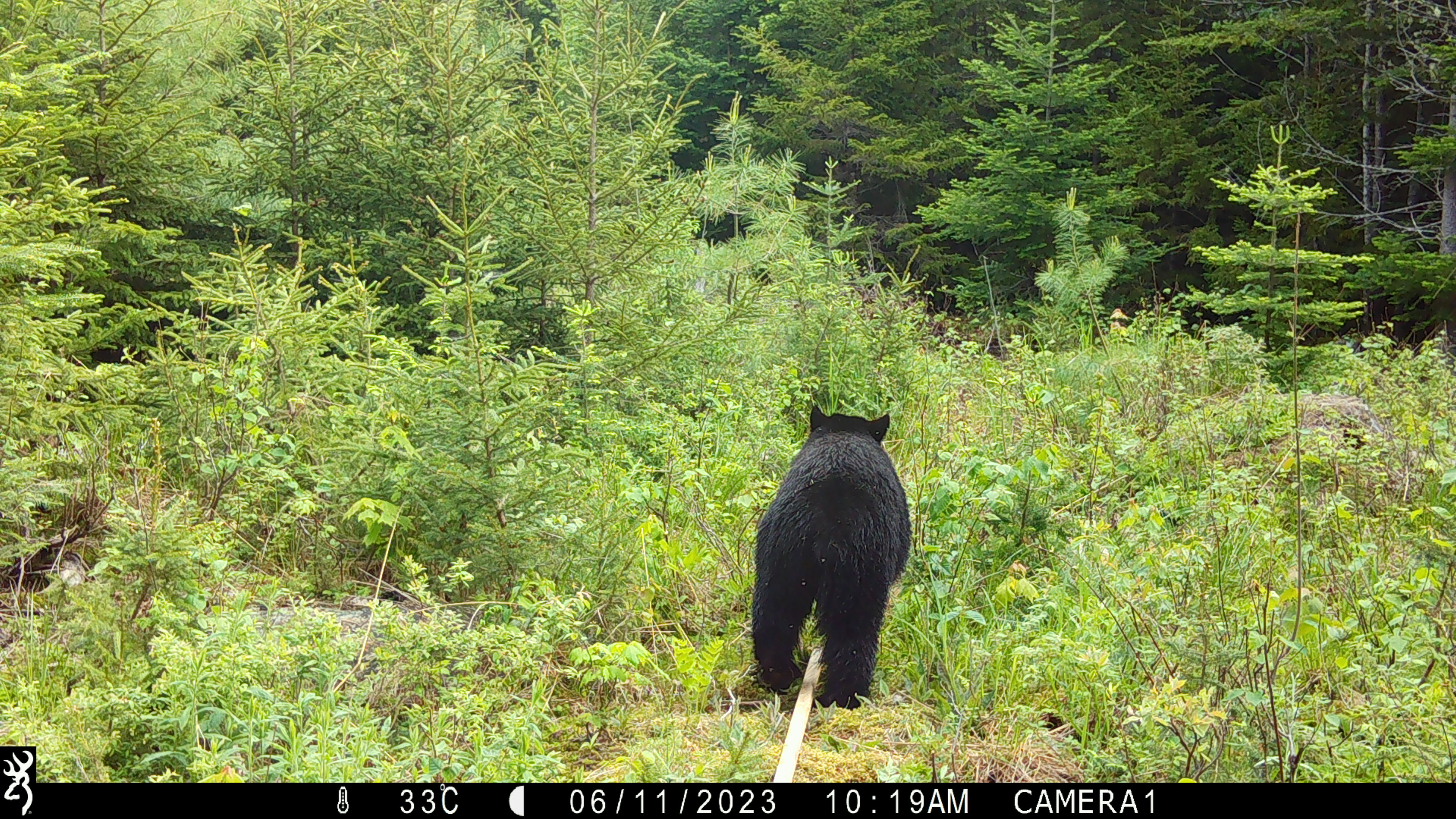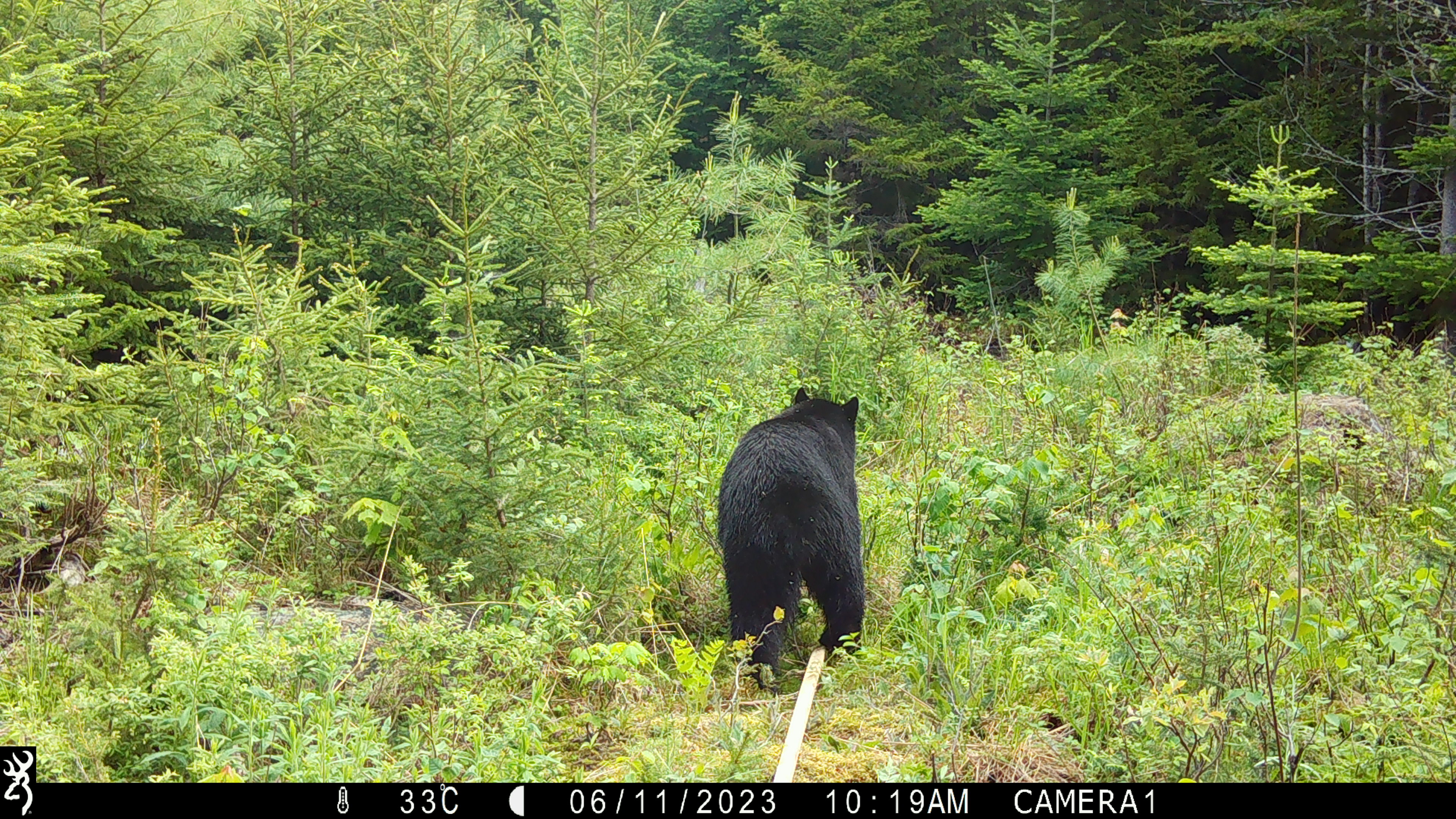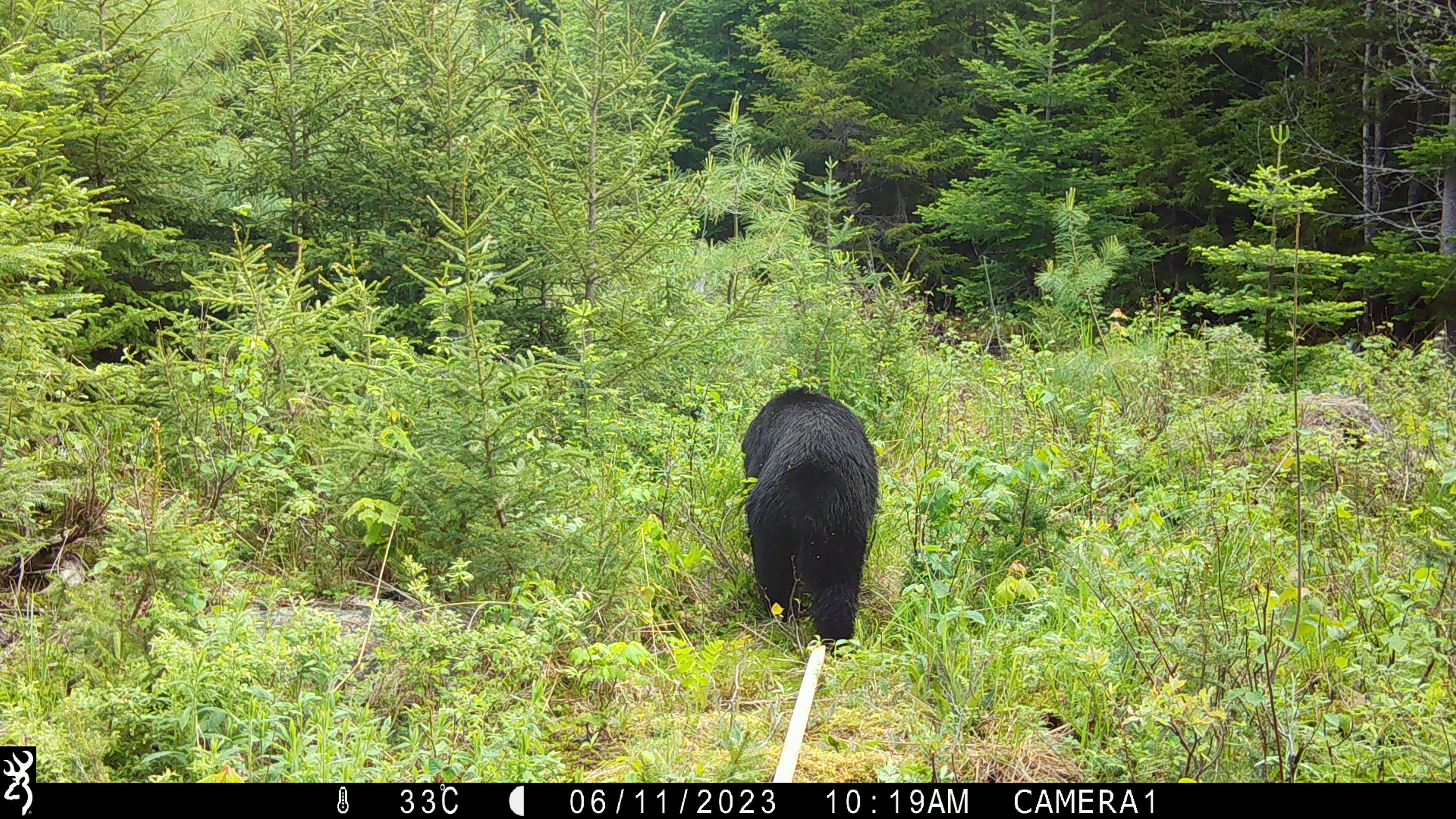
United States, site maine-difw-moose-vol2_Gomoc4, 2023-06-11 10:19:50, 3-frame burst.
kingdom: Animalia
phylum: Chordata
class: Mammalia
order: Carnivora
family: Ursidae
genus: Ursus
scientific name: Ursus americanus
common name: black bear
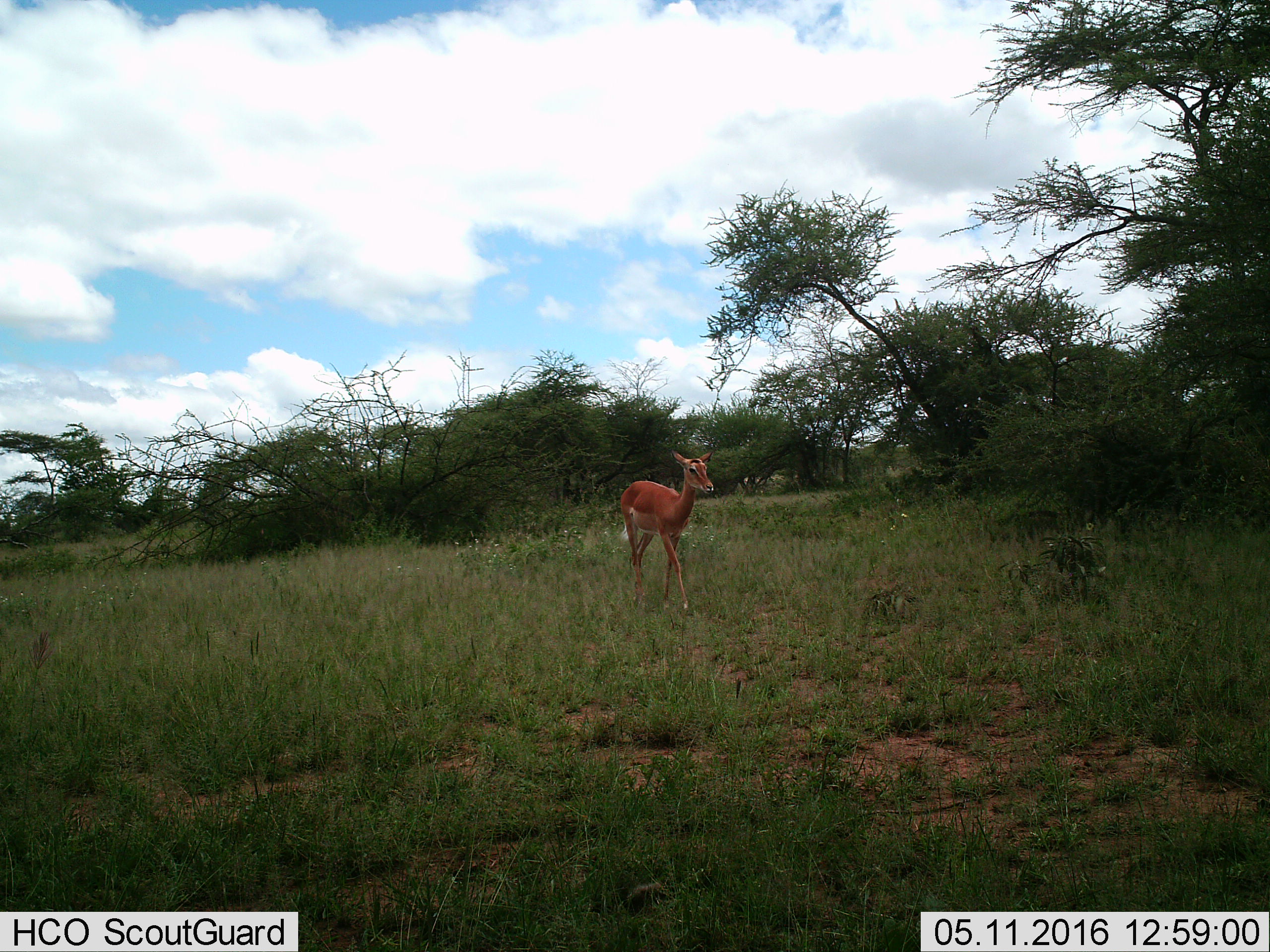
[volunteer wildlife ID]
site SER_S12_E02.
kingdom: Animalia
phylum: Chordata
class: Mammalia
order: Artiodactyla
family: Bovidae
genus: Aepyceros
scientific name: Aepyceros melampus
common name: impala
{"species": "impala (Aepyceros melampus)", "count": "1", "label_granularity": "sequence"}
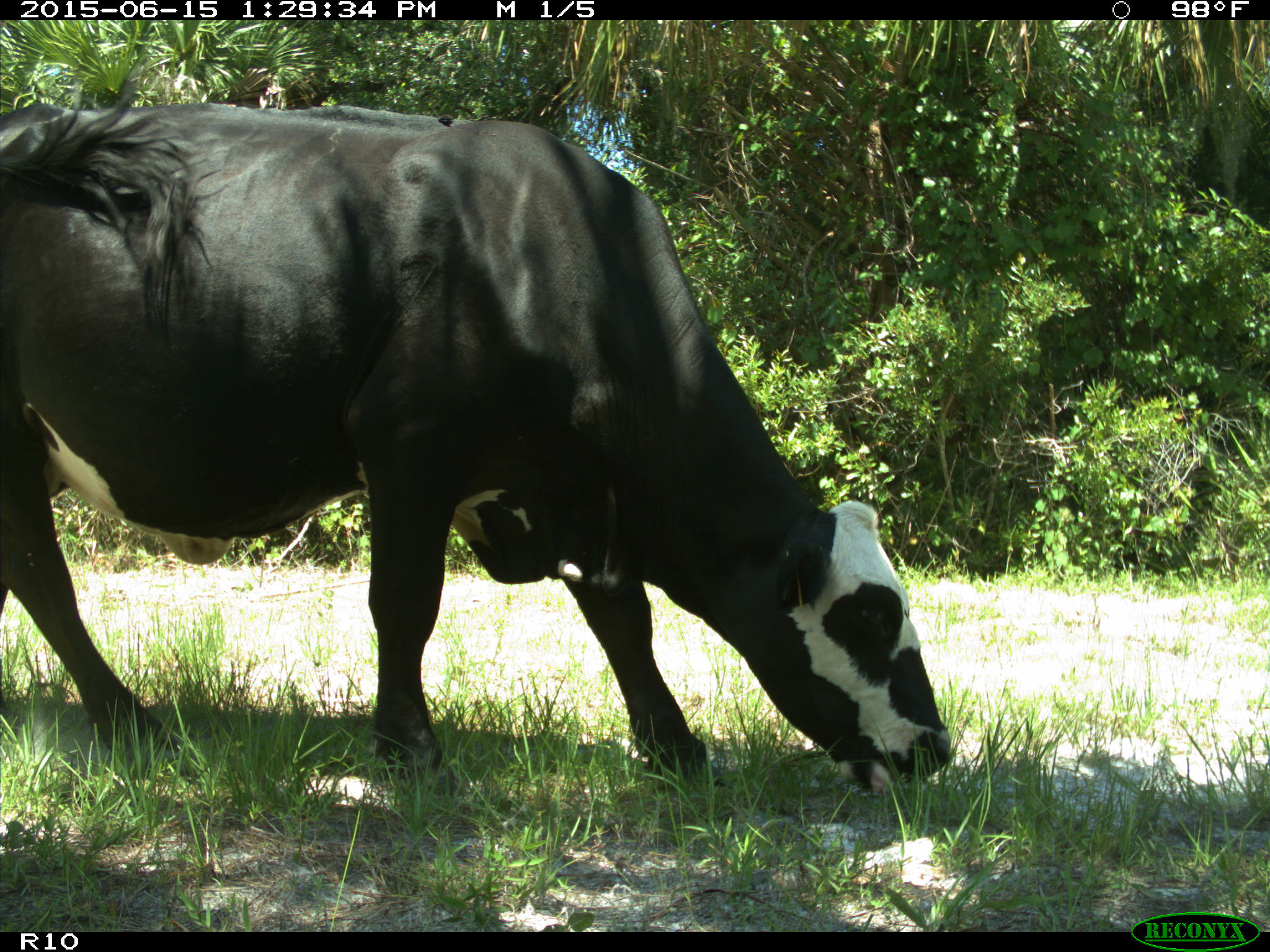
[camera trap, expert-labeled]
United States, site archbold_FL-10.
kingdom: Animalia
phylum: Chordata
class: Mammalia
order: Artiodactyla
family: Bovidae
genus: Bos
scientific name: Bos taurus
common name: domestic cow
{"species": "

+ + + + + + +

■ What you will do ■
All of the material above should be output exactly, with the pictures left behind.

■ Answer to this exercise ■
United States, site maine-difw-moose-vol2_Gomoc4, 2023-06-11 10:19:50, 3-frame burst.
kingdom: Animalia
phylum: Chordata
class: Mammalia
order: Carnivora
family: Ursidae
genus: Ursus
scientific name: Ursus americanus
common name: black bear
[volunteer wildlife ID]
site SER_S12_E02.
kingdom: Animalia
phylum: Chordata
class: Mammalia
order: Artiodactyla
family: Bovidae
genus: Aepyceros
scientific name: Aepyceros melampus
common name: impala
{"species": "impala (Aepyceros melampus)", "count": "1", "label_granularity": "sequence"}
[camera trap, expert-labeled]
United States, site archbold_FL-10.
kingdom: Animalia
phylum: Chordata
class: Mammalia
order: Artiodactyla
family: Bovidae
genus: Bos
scientific name: Bos taurus
common name: domestic cow
{"species": "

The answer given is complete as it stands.